(Records from a dataset)
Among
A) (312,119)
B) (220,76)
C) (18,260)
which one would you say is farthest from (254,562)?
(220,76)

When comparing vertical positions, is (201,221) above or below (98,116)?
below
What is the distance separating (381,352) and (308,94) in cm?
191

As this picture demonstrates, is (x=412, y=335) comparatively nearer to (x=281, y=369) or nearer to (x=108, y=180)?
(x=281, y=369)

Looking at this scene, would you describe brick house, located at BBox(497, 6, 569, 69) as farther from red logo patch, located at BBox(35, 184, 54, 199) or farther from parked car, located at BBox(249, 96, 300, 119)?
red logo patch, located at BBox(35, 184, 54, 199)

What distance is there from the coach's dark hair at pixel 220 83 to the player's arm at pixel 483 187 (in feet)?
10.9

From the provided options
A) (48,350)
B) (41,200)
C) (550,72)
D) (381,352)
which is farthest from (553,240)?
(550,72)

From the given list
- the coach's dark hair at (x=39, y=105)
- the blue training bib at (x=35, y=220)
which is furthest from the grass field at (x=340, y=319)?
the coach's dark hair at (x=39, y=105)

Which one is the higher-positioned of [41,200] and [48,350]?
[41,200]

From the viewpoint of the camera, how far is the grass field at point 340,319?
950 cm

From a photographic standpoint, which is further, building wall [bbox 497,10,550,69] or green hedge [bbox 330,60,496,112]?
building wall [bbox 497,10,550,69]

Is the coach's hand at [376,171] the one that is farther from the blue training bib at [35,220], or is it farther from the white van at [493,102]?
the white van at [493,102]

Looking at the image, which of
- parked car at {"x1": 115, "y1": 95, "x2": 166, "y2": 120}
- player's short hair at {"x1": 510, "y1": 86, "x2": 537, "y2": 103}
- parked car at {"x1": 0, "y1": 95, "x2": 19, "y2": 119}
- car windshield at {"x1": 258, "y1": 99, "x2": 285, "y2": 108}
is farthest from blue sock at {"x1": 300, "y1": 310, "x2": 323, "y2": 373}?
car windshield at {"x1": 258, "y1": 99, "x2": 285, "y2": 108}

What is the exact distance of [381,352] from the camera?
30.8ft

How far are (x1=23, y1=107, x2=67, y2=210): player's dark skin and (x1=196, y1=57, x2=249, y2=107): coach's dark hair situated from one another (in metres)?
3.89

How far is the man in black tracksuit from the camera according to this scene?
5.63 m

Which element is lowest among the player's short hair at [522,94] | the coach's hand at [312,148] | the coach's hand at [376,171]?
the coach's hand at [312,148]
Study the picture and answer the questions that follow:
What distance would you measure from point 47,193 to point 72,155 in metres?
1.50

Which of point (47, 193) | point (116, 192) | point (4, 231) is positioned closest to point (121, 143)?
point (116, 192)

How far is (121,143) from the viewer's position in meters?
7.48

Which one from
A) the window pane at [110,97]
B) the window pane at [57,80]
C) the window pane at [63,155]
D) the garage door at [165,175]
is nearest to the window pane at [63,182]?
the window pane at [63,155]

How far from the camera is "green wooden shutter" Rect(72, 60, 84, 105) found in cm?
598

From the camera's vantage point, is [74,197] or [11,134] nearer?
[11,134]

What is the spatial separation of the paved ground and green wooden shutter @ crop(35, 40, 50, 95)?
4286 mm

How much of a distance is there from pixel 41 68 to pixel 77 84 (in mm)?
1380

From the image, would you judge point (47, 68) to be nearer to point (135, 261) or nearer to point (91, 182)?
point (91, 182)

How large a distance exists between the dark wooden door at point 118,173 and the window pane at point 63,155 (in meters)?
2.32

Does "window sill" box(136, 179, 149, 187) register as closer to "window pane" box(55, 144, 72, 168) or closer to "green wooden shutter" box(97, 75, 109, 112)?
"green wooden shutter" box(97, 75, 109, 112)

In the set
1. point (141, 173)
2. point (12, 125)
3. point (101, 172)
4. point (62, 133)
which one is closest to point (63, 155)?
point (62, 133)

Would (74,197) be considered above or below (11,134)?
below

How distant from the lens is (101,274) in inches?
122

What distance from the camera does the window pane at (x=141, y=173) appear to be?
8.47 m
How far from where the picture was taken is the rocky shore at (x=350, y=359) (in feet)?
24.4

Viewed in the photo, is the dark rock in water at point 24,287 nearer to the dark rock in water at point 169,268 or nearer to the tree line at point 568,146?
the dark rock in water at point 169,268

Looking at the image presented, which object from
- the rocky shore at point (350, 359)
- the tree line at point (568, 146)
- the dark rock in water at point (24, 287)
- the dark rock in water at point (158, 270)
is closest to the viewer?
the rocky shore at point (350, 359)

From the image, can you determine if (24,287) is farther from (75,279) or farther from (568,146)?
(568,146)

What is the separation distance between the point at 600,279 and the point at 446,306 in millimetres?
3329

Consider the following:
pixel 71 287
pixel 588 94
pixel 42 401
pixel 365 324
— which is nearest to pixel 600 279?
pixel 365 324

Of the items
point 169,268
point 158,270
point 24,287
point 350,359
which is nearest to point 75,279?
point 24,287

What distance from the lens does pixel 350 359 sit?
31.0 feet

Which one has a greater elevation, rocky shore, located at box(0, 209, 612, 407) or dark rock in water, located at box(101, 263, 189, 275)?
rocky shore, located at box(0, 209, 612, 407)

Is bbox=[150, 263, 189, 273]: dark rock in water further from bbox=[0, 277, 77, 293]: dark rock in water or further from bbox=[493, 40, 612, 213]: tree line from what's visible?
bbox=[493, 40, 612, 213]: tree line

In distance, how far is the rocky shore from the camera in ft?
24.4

- [GIVEN PROBLEM]: Can you convert every line of the material above into a JSON list of strings, with one string per line and no blank lines?

- [RESPONSE FOR THIS EXERCISE]:
[
  "Among",
  "A) (312,119)",
  "B) (220,76)",
  "C) (18,260)",
  "which one would you say is farthest from (254,562)?",
  "(220,76)",
  "When comparing vertical positions, is (201,221) above or below (98,116)?",
  "below",
  "What is the distance separating (381,352) and (308,94) in cm?",
  "191",
  "As this picture demonstrates, is (x=412, y=335) comparatively nearer to (x=281, y=369) or nearer to (x=108, y=180)?",
  "(x=281, y=369)",
  "Looking at this scene, would you describe brick house, located at BBox(497, 6, 569, 69) as farther from red logo patch, located at BBox(35, 184, 54, 199) or farther from parked car, located at BBox(249, 96, 300, 119)?",
  "red logo patch, located at BBox(35, 184, 54, 199)",
  "What distance is there from the coach's dark hair at pixel 220 83 to the player's arm at pixel 483 187 (in feet)?",
  "10.9",
  "From the provided options",
  "A) (48,350)",
  "B) (41,200)",
  "C) (550,72)",
  "D) (381,352)",
  "which is farthest from (553,240)?",
  "(550,72)",
  "From the given list",
  "- the coach's dark hair at (x=39, y=105)",
  "- the blue training bib at (x=35, y=220)",
  "which is furthest from the grass field at (x=340, y=319)?",
  "the coach's dark hair at (x=39, y=105)",
  "Which one is the higher-positioned of [41,200] and [48,350]?",
  "[41,200]",
  "From the viewpoint of the camera, how far is the grass field at point 340,319?",
  "950 cm",
  "From a photographic standpoint, which is further, building wall [bbox 497,10,550,69] or green hedge [bbox 330,60,496,112]?",
  "building wall [bbox 497,10,550,69]",
  "Is the coach's hand at [376,171] the one that is farther from the blue training bib at [35,220], or is it farther from the white van at [493,102]?",
  "the white van at [493,102]",
  "Looking at the image, which of",
  "- parked car at {\"x1\": 115, \"y1\": 95, \"x2\": 166, \"y2\": 120}",
  "- player's short hair at {\"x1\": 510, \"y1\": 86, \"x2\": 537, \"y2\": 103}",
  "- parked car at {\"x1\": 0, \"y1\": 95, \"x2\": 19, \"y2\": 119}",
  "- car windshield at {\"x1\": 258, \"y1\": 99, \"x2\": 285, \"y2\": 108}",
  "is farthest from blue sock at {\"x1\": 300, \"y1\": 310, \"x2\": 323, \"y2\": 373}?",
  "car windshield at {\"x1\": 258, \"y1\": 99, \"x2\": 285, \"y2\": 108}",
  "What is the exact distance of [381,352] from the camera?",
  "30.8ft",
  "How far are (x1=23, y1=107, x2=67, y2=210): player's dark skin and (x1=196, y1=57, x2=249, y2=107): coach's dark hair situated from one another (in metres)?",
  "3.89",
  "How far is the man in black tracksuit from the camera according to this scene?",
  "5.63 m",
  "Which element is lowest among the player's short hair at [522,94] | the coach's hand at [312,148] | the coach's hand at [376,171]?",
  "the coach's hand at [312,148]",
  "Study the picture and answer the questions that follow:",
  "What distance would you measure from point 47,193 to point 72,155 in metres?",
  "1.50",
  "Which of point (47, 193) | point (116, 192) | point (4, 231) is positioned closest to point (121, 143)?",
  "point (116, 192)",
  "How far is (121,143) from the viewer's position in meters?",
  "7.48",
  "Which one from",
  "A) the window pane at [110,97]",
  "B) the window pane at [57,80]",
  "C) the window pane at [63,155]",
  "D) the garage door at [165,175]",
  "is nearest to the window pane at [63,182]?",
  "the window pane at [63,155]",
  "How far from the camera is \"green wooden shutter\" Rect(72, 60, 84, 105) found in cm?",
  "598",
  "From the camera's vantage point, is [74,197] or [11,134] nearer?",
  "[11,134]",
  "What is the spatial separation of the paved ground and green wooden shutter @ crop(35, 40, 50, 95)?",
  "4286 mm",
  "How much of a distance is there from pixel 41 68 to pixel 77 84 (in mm)?",
  "1380",
  "From the image, would you judge point (47, 68) to be nearer to point (135, 261) or nearer to point (91, 182)?",
  "point (91, 182)",
  "How large a distance exists between the dark wooden door at point 118,173 and the window pane at point 63,155 (in meters)?",
  "2.32",
  "Does \"window sill\" box(136, 179, 149, 187) register as closer to \"window pane\" box(55, 144, 72, 168) or closer to \"green wooden shutter\" box(97, 75, 109, 112)?",
  "\"green wooden shutter\" box(97, 75, 109, 112)",
  "In the set",
  "1. point (141, 173)",
  "2. point (12, 125)",
  "3. point (101, 172)",
  "4. point (62, 133)",
  "which one is closest to point (63, 155)?",
  "point (62, 133)",
  "Would (74,197) be considered above or below (11,134)?",
  "below",
  "How distant from the lens is (101,274) in inches?",
  "122",
  "What distance from the camera does the window pane at (x=141, y=173) appear to be?",
  "8.47 m",
  "How far from where the picture was taken is the rocky shore at (x=350, y=359) (in feet)?",
  "24.4",
  "Viewed in the photo, is the dark rock in water at point 24,287 nearer to the dark rock in water at point 169,268 or nearer to the tree line at point 568,146?",
  "the dark rock in water at point 169,268",
  "Looking at the image presented, which object from",
  "- the rocky shore at point (350, 359)",
  "- the tree line at point (568, 146)",
  "- the dark rock in water at point (24, 287)",
  "- the dark rock in water at point (158, 270)",
  "is closest to the viewer?",
  "the rocky shore at point (350, 359)",
  "From the image, can you determine if (24,287) is farther from (75,279) or farther from (568,146)?",
  "(568,146)",
  "What is the separation distance between the point at 600,279 and the point at 446,306 in millimetres?",
  "3329",
  "Consider the following:",
  "pixel 71 287",
  "pixel 588 94",
  "pixel 42 401",
  "pixel 365 324",
  "— which is nearest to pixel 600 279?",
  "pixel 365 324",
  "Of the items",
  "point 169,268",
  "point 158,270",
  "point 24,287",
  "point 350,359",
  "which is nearest to point 75,279?",
  "point 24,287",
  "What distance from the lens does pixel 350 359 sit?",
  "31.0 feet",
  "Which one has a greater elevation, rocky shore, located at box(0, 209, 612, 407) or dark rock in water, located at box(101, 263, 189, 275)?",
  "rocky shore, located at box(0, 209, 612, 407)",
  "Is bbox=[150, 263, 189, 273]: dark rock in water further from bbox=[0, 277, 77, 293]: dark rock in water or further from bbox=[493, 40, 612, 213]: tree line from what's visible?",
  "bbox=[493, 40, 612, 213]: tree line",
  "In distance, how far is the rocky shore from the camera in ft?",
  "24.4"
]